[Opening Given records section]

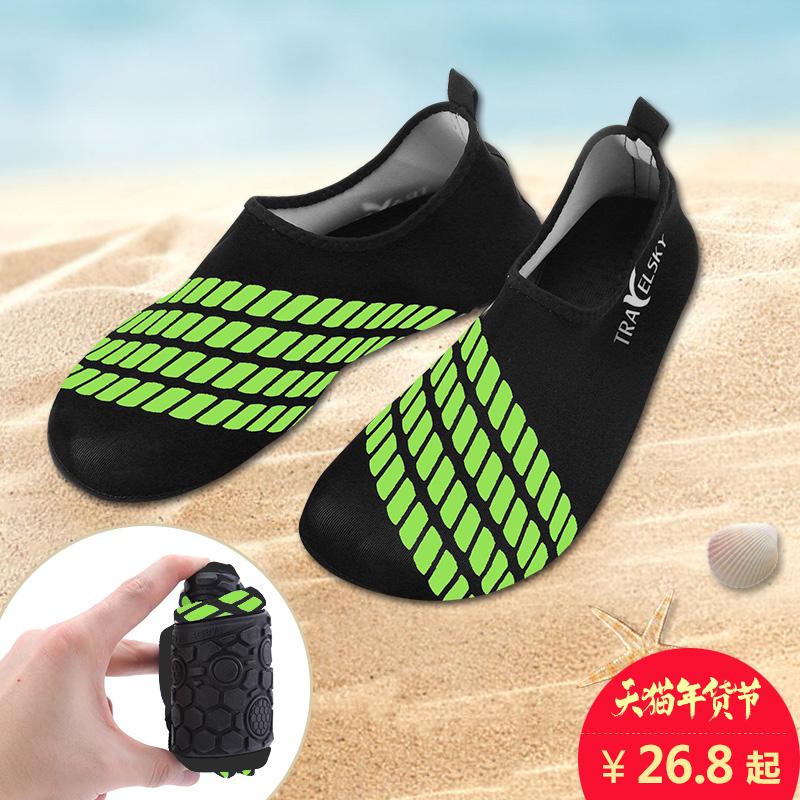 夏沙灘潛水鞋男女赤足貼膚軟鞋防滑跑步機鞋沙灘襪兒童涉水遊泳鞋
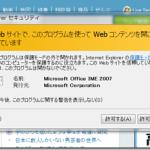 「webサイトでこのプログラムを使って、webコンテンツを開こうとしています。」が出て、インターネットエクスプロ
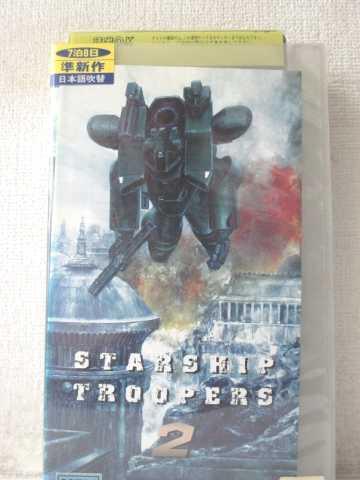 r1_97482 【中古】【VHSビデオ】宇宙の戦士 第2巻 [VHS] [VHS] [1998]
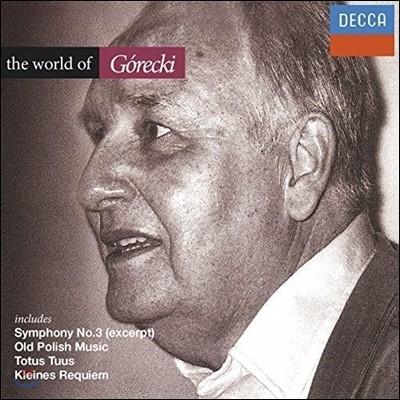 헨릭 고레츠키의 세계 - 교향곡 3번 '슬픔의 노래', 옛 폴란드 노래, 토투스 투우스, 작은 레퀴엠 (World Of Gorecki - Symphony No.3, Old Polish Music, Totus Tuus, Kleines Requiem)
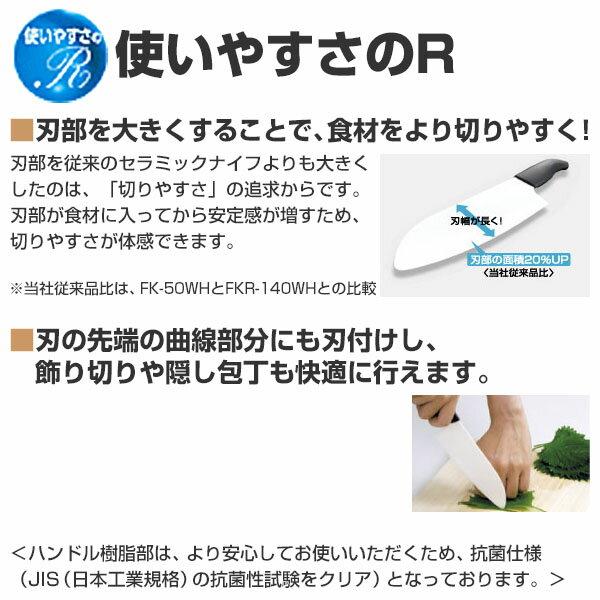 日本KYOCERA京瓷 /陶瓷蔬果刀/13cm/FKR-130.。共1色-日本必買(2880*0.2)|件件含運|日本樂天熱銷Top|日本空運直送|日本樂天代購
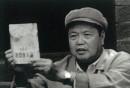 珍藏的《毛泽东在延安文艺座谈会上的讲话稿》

[Closing Given records section]
[Opening Given records section]

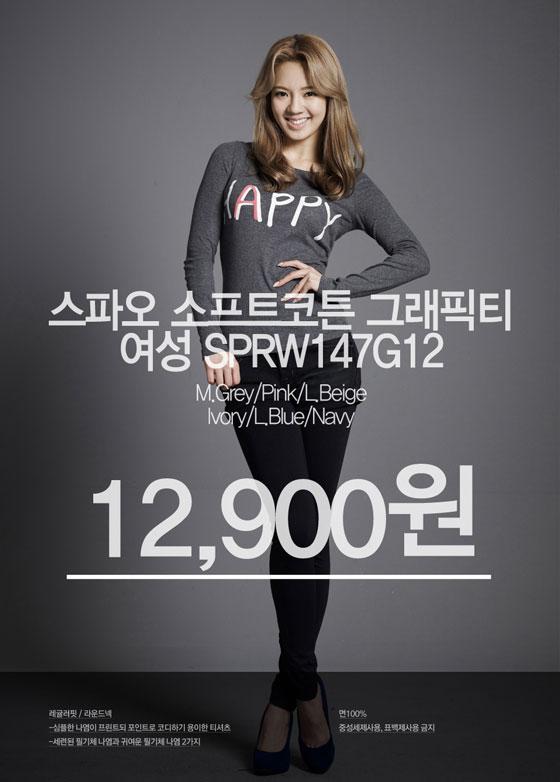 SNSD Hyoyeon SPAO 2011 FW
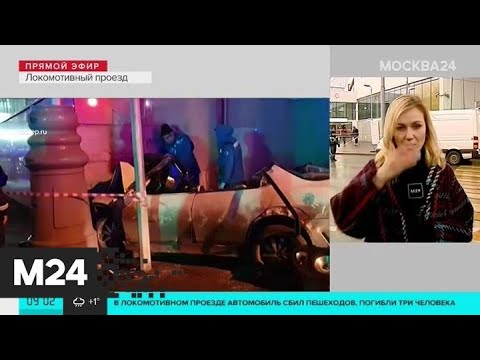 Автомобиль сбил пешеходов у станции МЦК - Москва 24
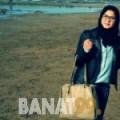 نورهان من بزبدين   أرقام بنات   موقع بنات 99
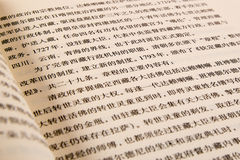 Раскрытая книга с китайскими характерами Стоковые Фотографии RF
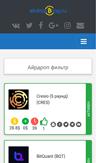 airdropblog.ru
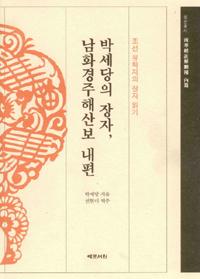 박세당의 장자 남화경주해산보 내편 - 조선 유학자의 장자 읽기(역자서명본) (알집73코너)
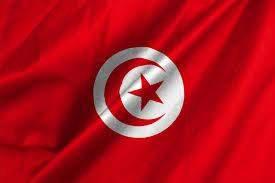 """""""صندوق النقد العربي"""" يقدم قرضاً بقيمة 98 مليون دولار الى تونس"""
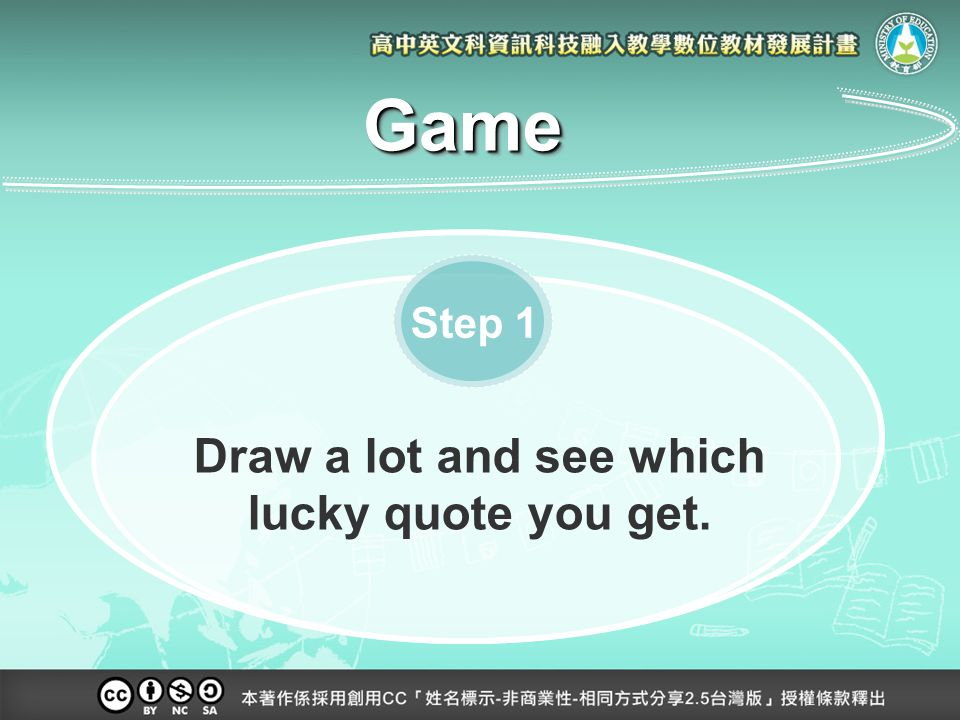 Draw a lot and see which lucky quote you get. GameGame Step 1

[Closing Given records section]

- **Work instruction**: Take the material above from the line containing "يقدم قرضاً بقيمة" up to and including the line containing "Draw a lot and" and retype it exactly, without any pictures.

- **Task answer**:
 """""""صندوق النقد العربي"""" يقدم قرضاً بقيمة 98 مليون دولار الى تونس"""
 Draw a lot and see which lucky quote you get. GameGame Step 1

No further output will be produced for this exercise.